Aşağıdaki kayıtlarda yer alan satırların tümünü hiçbir değişiklik yapmadan yazın. Resimleri cevaba almayın.

---------------

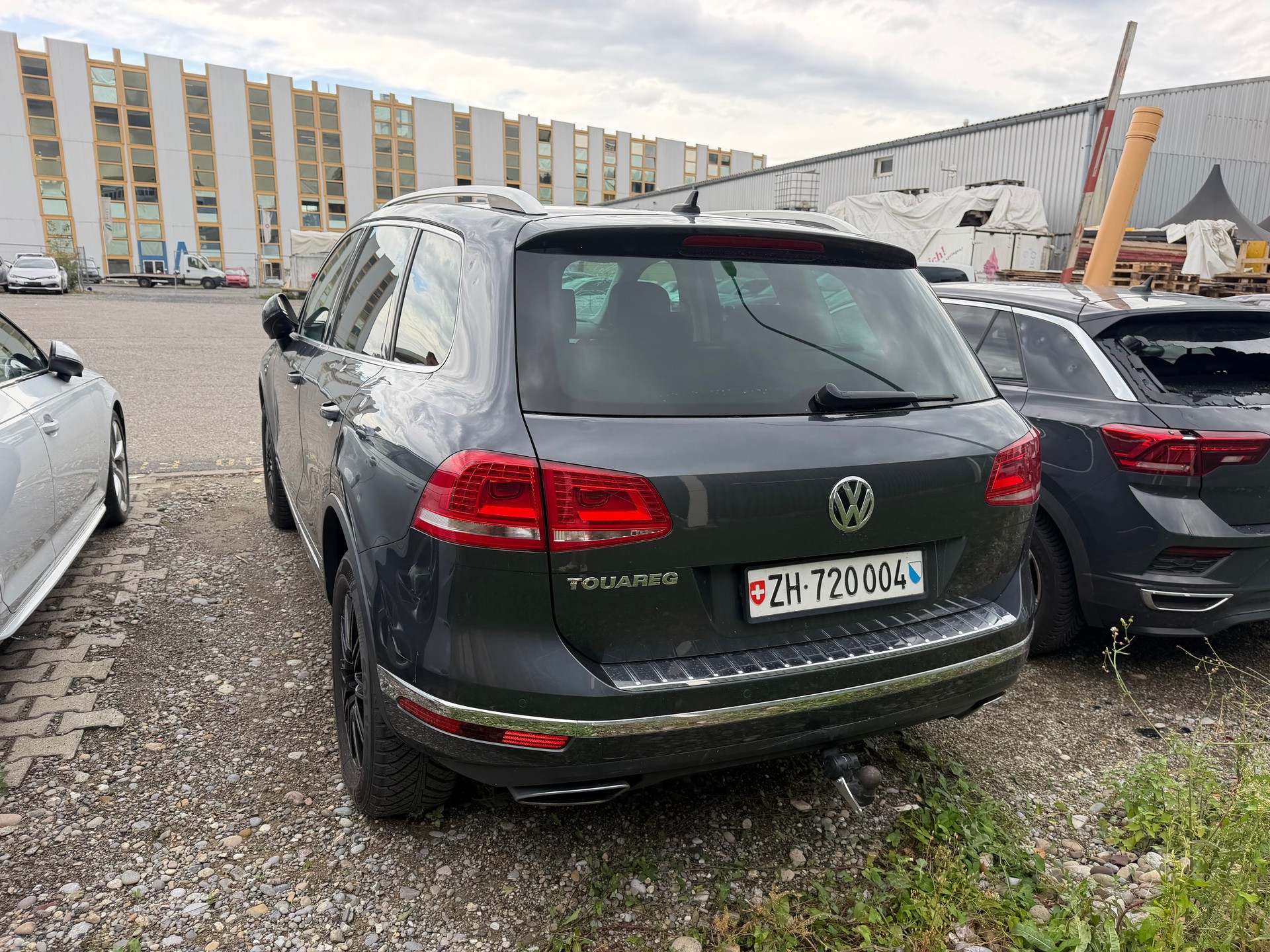 VW Touareg 3.0 TDI BlueMotion Technology Tiptronic-image-2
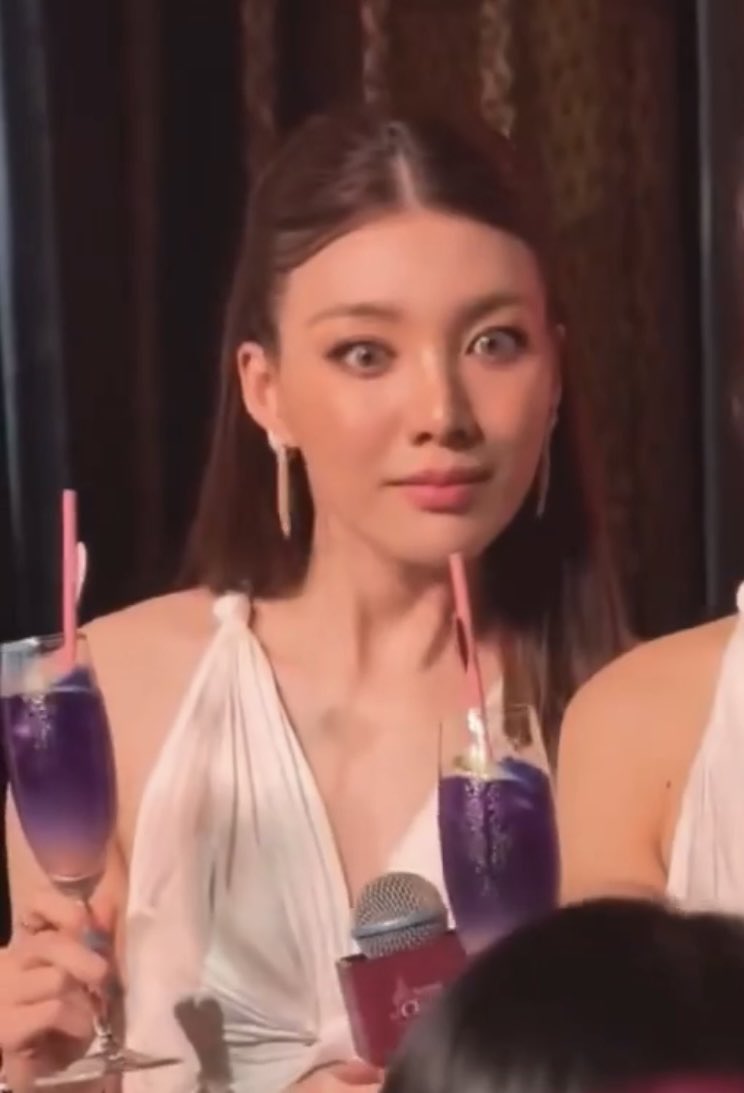 earnira_'s tweet photo. literally orm when she gets teased about her faen 🫪🫪🫪 lmaoooo https://t.co/P1FfzO7GsM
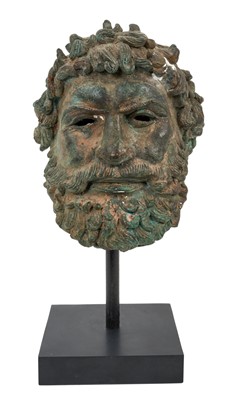 Lot 814 - After the antique - bronze head of a boxer, mounted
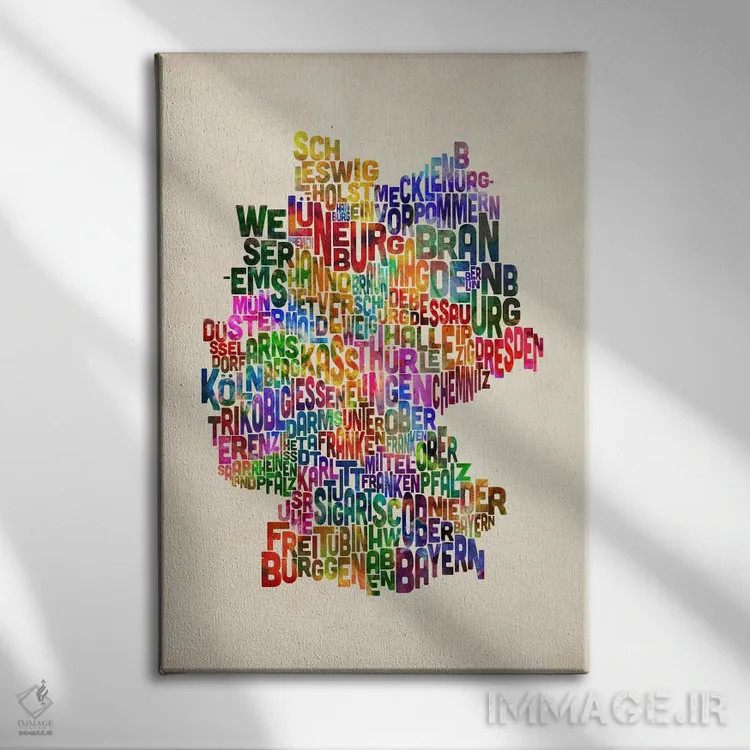 تابلو نقشهٔ متنی آلمان ۳ اثر مایکل تامپست - نمای روبهرو روی دیوار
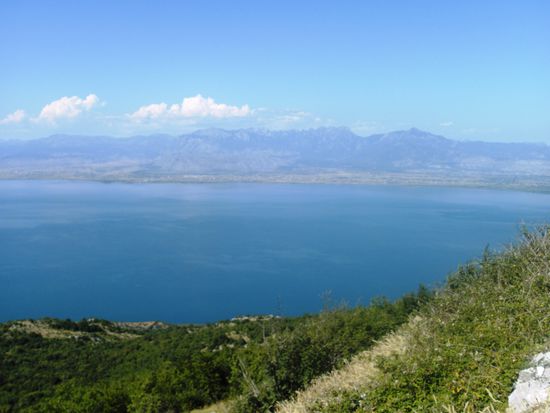 Shkodra-See, im Hintergrund die Albanischen Alpen, einer der Höhepunkte zu Beginn unserer Reise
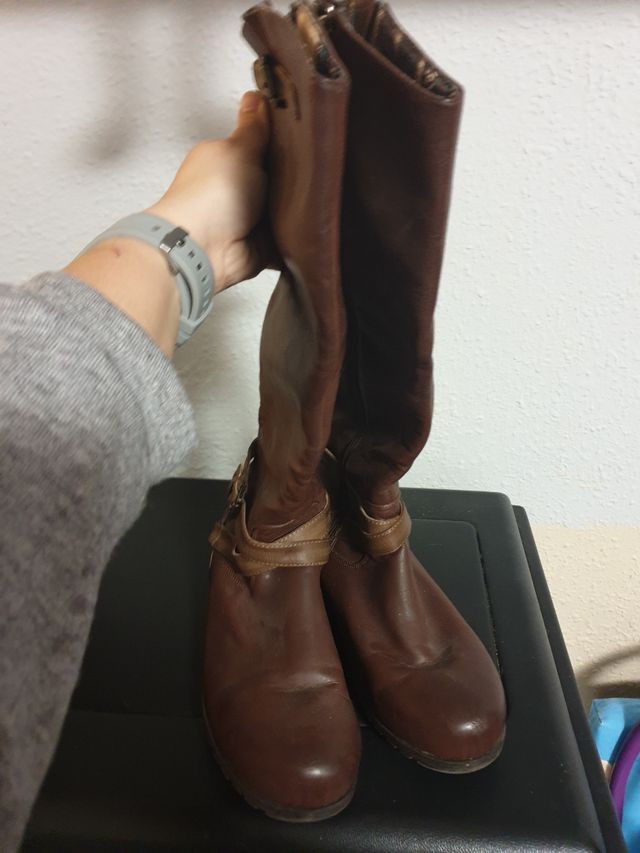 BOTAS MUSTANG COLOR MARRON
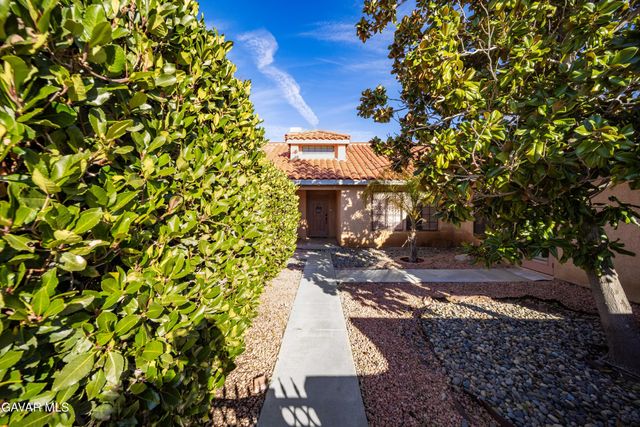 42734 56th Street West, Lancaster, CA 93536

---------------

Görevin Çözümü -
 VW Touareg 3.0 TDI BlueMotion Technology Tiptronic-image-2
 earnira_'s tweet photo. literally orm when she gets teased about her faen 🫪🫪🫪 lmaoooo https://t.co/P1FfzO7GsM
 Lot 814 - After the antique - bronze head of a boxer, mounted
 تابلو نقشهٔ متنی آلمان ۳ اثر مایکل تامپست - نمای روبهرو روی دیوار
 Shkodra-See, im Hintergrund die Albanischen Alpen, einer der Höhepunkte zu Beginn unserer Reise
 BOTAS MUSTANG COLOR MARRON
 42734 56th Street West, Lancaster, CA 93536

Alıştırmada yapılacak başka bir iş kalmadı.